Elan investor questions deal with Azur Pharma

Elan is facing questions from activist investor Ib Sonderby about the cut-rate sale price for U.S. rights to the pain drug Prialt, which went to Azur Pharma International for $14.6 million. Apparently, three Elan board members also own stock in Azur Pharma. And Sonderby demands to know just how much.

Prialt is hardly a blockbuster drug. It has been a big disappointment to the company, posting U.S. sales of only $20 million for 2009, Reuters reports. But the drug had a high profit margin and cost little to market, and Elan sold it off for less than one year's U.S. revenue.

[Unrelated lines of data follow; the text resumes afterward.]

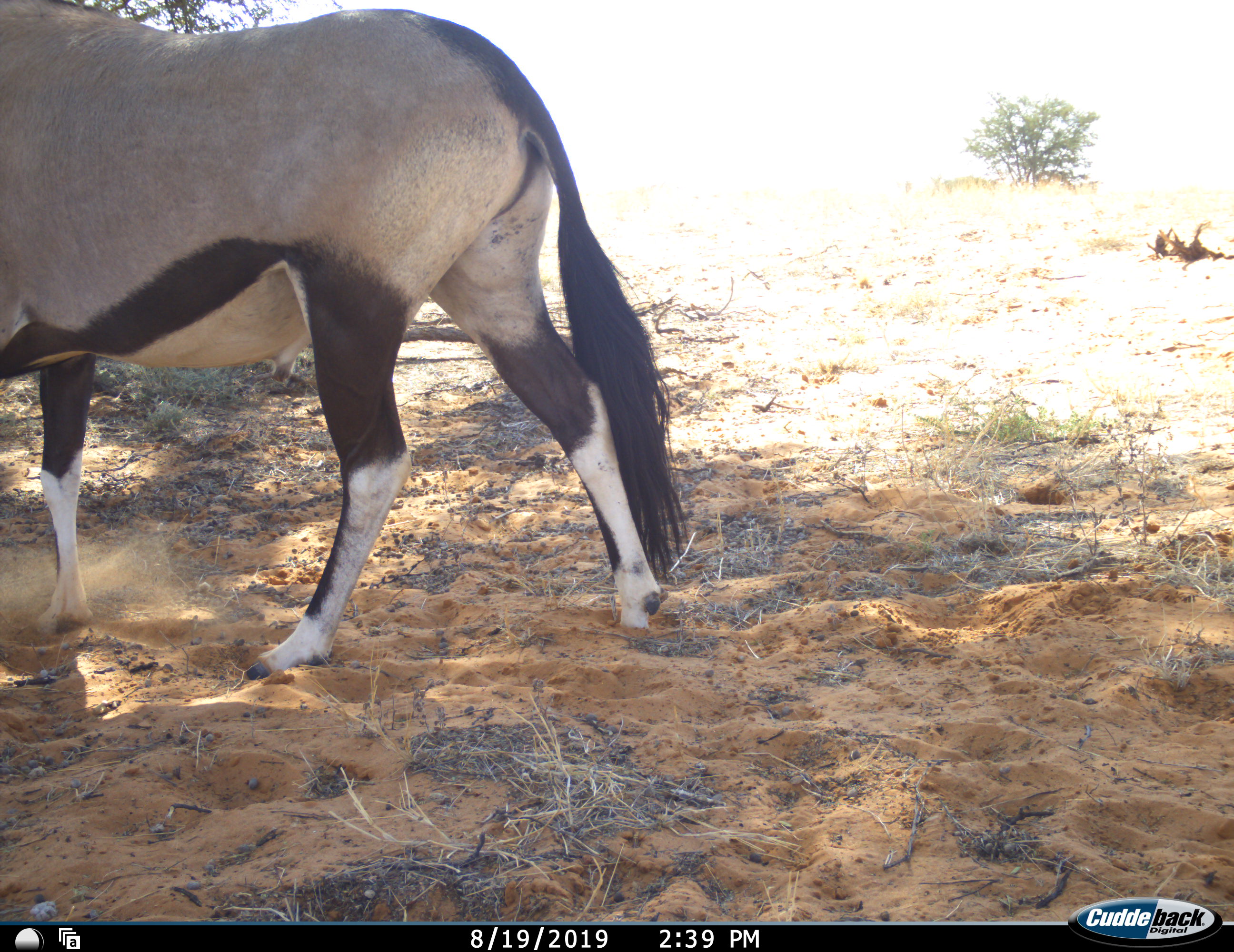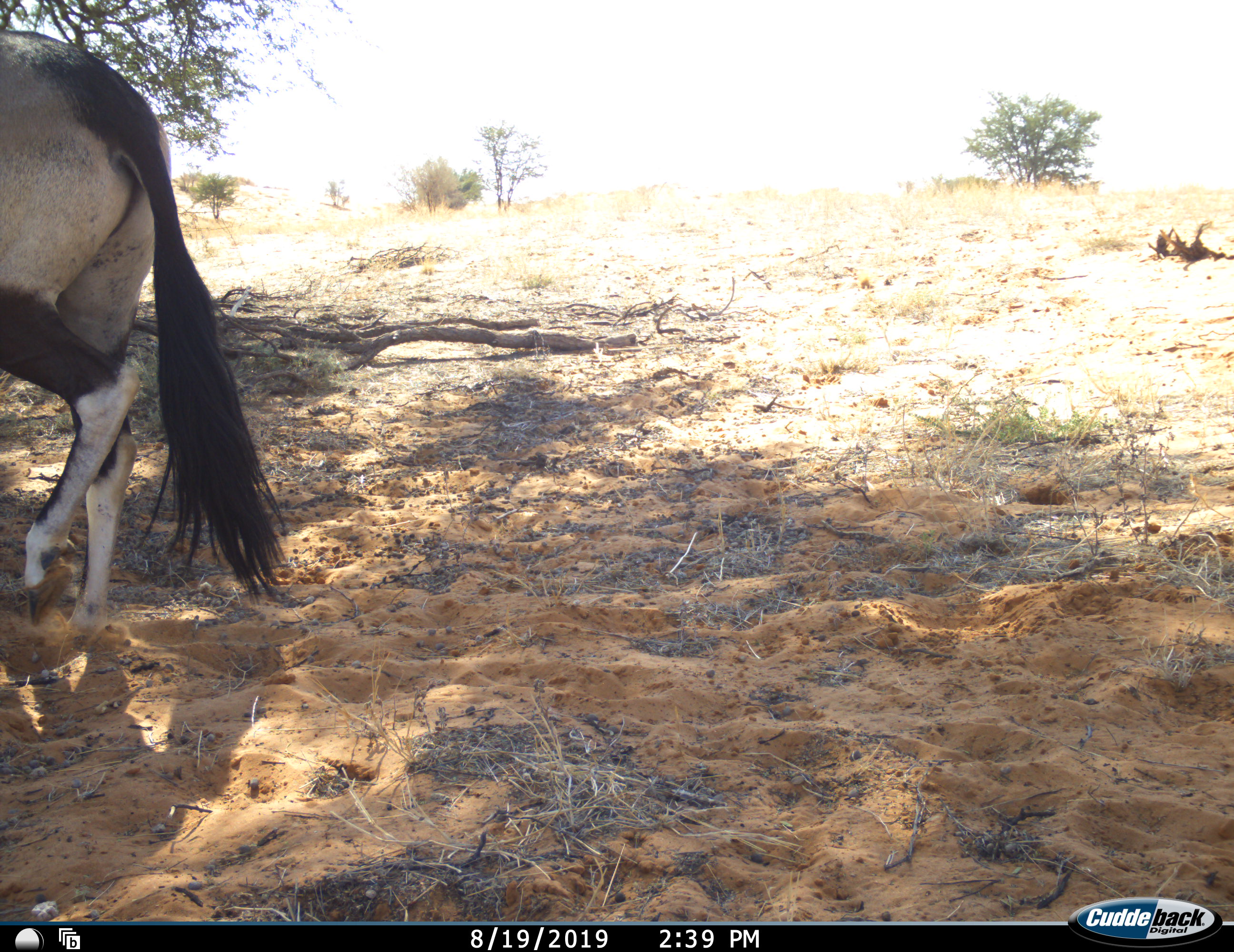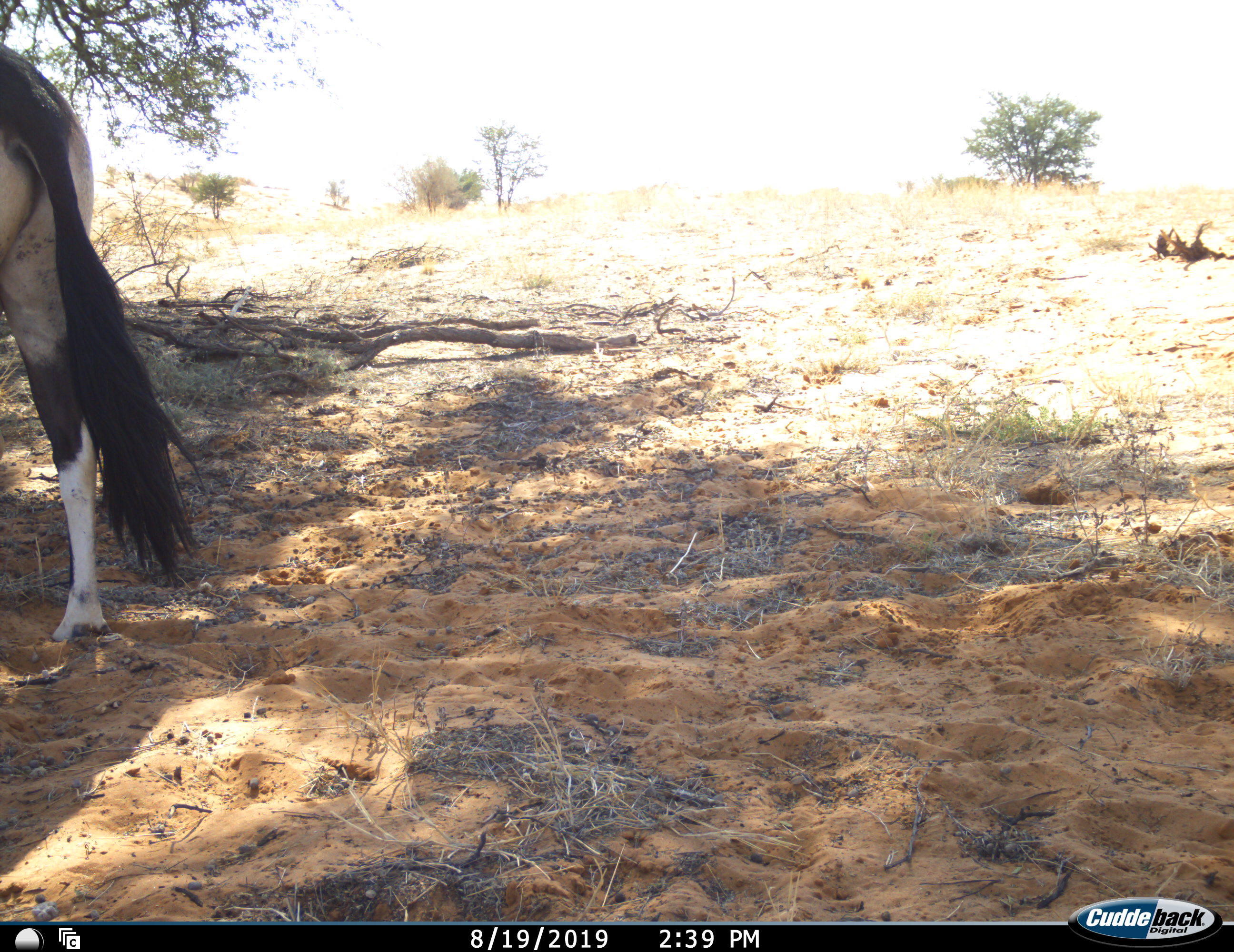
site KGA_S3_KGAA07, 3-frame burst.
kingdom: Animalia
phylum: Chordata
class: Mammalia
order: Artiodactyla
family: Bovidae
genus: Oryx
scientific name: Oryx gazella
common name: gemsbok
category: oryx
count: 1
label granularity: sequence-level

"Elan sold EU rights for Prialt to Eisai for $100 million," Sonderby writes in a letter to shareholders. "Couldn't they have received at least an equal amount for the more valuable U.S. rights?" Plus, Sonderby says, Elan didn't bother to disclose either the sale price or the fact that board members had financial ties to the buyer. Nor did it tell shareholders that Elan Chairman Kyran McLaughlin is also vice chairman of an investment group that owns 44 percent of Azur Pharma, Sonderby says.

These latest questions come on top of Sonderby's July complaints that Elan was being mismanaged. He hasn't been satisfied with the company's response, he tells Reuters.